Still reading? Good. In the second of my two part blog I’ll introduce non-parametric learning. The most important thing to understand about non-parametric learning is that it is not non-parametric. Now that we’ve cleared that up …
Thanks to those of you who voted following my previous blog. You’ll find the results at the end of this blog. So what’s going on in the three figures I posted earlier?
Figure 1 is the simplest and, as, probably, you’ve already guessed, each data point is joined to its neighbours by straight lines. From experience we tend to think that this it is not very likely that if we took measurements between the existing data that they would fall on these lines. We would expect the data to vary more smoothly.
Figure 3 is generated from the best fit of the relationship between stress and extension that arises from some simple assumptions and application of the idea of entropy, as I mentioned here. In terms of learning about physics, this representation could be considered to provide the most learning, albeit that we are learning that our model is too simplistic. By just comparing the shapes of the data with the curve, we can infer that we need a model with more parameters to describe physics not included in our simple model. This is parametric physics learning.

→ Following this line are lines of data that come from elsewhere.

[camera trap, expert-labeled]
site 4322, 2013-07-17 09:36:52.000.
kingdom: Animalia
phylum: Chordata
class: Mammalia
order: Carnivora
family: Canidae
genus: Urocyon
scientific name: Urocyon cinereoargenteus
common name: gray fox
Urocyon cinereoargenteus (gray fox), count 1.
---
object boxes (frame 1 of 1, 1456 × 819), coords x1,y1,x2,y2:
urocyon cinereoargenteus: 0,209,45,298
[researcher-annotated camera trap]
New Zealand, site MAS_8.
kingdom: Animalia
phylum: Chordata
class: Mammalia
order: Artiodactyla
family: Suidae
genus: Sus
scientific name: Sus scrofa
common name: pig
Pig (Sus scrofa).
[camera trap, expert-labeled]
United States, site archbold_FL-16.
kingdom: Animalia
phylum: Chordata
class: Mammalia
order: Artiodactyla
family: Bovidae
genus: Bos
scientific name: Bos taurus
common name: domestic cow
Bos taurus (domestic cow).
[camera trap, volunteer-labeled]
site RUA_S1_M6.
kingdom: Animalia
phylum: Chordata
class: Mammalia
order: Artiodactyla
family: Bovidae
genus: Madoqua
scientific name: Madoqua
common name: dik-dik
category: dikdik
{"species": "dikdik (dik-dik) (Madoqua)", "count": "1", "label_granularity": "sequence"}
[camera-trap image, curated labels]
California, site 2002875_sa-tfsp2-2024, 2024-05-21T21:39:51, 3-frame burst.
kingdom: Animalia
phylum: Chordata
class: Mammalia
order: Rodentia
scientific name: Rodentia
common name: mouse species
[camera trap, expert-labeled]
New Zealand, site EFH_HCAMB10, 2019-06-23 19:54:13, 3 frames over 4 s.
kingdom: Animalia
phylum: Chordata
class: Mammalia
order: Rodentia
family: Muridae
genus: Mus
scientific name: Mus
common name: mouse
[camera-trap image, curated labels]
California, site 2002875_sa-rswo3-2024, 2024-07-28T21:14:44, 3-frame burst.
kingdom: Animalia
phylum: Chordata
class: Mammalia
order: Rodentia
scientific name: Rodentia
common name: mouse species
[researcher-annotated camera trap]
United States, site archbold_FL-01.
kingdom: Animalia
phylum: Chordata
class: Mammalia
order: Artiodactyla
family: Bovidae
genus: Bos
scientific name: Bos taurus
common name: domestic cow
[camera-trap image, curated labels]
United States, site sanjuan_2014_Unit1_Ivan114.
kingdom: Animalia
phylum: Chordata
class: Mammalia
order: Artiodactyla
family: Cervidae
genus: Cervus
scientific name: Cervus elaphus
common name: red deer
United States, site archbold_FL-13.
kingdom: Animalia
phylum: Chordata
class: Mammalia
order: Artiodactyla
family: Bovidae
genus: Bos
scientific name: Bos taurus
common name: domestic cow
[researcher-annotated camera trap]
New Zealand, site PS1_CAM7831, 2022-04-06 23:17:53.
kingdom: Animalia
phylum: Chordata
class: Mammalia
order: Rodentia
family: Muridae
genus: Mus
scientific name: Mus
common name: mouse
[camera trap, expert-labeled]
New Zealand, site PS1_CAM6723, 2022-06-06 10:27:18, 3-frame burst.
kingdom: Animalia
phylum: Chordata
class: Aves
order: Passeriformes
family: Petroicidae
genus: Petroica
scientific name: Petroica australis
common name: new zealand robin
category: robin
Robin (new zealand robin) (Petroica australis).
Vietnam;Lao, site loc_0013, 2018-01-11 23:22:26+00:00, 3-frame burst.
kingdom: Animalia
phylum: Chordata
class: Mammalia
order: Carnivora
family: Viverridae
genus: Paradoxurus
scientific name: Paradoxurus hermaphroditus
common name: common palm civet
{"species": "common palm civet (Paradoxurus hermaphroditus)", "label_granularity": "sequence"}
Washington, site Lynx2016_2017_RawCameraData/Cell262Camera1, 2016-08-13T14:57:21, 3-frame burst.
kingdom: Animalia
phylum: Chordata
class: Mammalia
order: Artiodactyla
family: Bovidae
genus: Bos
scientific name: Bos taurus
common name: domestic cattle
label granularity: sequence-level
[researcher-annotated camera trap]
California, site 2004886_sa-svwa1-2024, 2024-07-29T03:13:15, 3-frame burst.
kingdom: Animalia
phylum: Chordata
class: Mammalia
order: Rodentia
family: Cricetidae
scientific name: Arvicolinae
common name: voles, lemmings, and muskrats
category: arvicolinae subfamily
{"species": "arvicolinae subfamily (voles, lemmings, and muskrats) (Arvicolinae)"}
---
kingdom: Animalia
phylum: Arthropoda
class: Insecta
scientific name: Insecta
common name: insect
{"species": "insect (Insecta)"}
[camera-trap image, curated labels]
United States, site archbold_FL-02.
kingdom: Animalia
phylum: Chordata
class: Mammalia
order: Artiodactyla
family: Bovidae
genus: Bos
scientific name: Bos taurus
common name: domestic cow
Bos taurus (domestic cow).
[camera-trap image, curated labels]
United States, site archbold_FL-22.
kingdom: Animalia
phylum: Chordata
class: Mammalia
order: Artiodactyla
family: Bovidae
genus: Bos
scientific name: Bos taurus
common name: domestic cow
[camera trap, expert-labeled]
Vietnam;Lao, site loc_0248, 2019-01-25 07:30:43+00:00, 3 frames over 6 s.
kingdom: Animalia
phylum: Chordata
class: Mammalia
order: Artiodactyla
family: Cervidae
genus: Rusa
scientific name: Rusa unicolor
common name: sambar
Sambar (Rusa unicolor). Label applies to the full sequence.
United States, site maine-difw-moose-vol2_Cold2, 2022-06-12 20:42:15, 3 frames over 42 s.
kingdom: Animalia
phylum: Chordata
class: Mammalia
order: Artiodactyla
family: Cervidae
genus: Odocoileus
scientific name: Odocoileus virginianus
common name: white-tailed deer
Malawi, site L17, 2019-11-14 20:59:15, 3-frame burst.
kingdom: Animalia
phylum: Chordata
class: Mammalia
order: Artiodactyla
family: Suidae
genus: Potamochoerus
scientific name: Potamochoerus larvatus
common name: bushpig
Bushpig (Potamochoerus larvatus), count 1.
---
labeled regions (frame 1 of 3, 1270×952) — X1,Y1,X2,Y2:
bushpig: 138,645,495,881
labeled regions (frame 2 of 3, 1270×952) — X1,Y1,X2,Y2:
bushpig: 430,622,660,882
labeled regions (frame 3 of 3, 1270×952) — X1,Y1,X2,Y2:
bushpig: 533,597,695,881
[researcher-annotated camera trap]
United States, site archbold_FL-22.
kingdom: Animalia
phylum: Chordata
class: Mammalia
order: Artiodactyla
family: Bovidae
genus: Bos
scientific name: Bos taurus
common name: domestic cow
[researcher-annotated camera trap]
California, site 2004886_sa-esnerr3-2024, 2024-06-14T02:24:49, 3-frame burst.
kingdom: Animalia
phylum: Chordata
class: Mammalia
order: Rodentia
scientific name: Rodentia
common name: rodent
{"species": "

If we aren’t attempting to fit a physics relationship but believe that our data is representative of an underlying trend, what options are there?
Figure 2 is generated using a “smoothing spline”. This is a neat way of attempting to find a way to interpolate data based on the data alone rather than any beliefs about what might cause a particular relation between extension and stress. A smoothing spline is an extension of the cubic splines which is a type of non-parametric learning, The cubic spline describes locally the curve at each data point as a cubic equation. In this case, in contrast to the physics approach, we do not impose a global relationship. This means that knowing the value of the data of the first point tells us nothing about the value at, say, the 10th point of measurement. The physics approach would enable us to make this inference, but as we can see from the figure 2, in some cases, it wouldn’t be a very good prediction!
You may be wondering how we can define a cubic for each individual data point. A cubic equation has four parameters, so we have four unknowns and only one data point. To find the other unknowns, we add assumptions such as the slope and curvature of the curve connecting adjacent points are equal, which guarantees the appearance of smoothness. The math behind this is cumbersome to write down and involves a great deal of repetitious calculations, which is why it only became popular with the advent of computers.
A smoothing cubic spline extends the idea of a cubic spline so it can deal with noisy data, that is data that varies about the expected mean. Without this, the cubic spline can become quite spiky when the data is noisy, so a smoothed spline relaxes the demand that the curve pass through every data point and instead looks for a compromise curve that is smooth but never too far from the data. This requires the introduction of another (non?) parameter, unsurprisingly called the smoothing parameter. When this is zero it reproduces a cubic spline fit that passes through all the data points, when it is one it fits a straight line through the data. The best choice of smoothing parameter requires us to introduce some arbitrary measure of what good looks like, but statisticians have come up with ways of quantifying and measuring this, a topic of a future blog.
In what way, then, is this approach non-parametric? In parametric learning, the number of parameters is dictated by the model we have chosen to fit our data. For the stress-extension entropy model, we have just one parameter. We believe that more data will either improve the fit to the model or further support our view that the model needs to be more sophisticated, but we do not believe that more data will necessarily require more parameters. In non-parametric learning the number of parameters is determined by the amount of data and how much we wish to smooth the data. The parameters should be viewed as having no meaning outside of their use in describing how the data behaves. In other words, we cannot extract any physical meaning from the parameters.
So which one is preferable? This comes down to asking ourselves the questions: what do we want to learn and what do we want to do with our new knowledge. If our goal is to determine the physical laws that govern rubber elasticity and how those laws can be most elegantly represented mathematically, figure 2 is an important step. If our goal is to predict what will happen, but don’t care why, for extension values that we have not measured then figure 3 is preferable. This is the essence of the difference between machine learning and physics. Machine learning works on the basis that the data is everything and we learn everything we need to know from the data itself. Physics on the other hand is continually searching for an underlying description of the universe based on laws that we discover guided by observations.
As for your votes, the view was unanimous: Figure 2. Is this telling us that machines have learnt to think like humans, or that we have biased their learning outcomes with our own preconceived notions?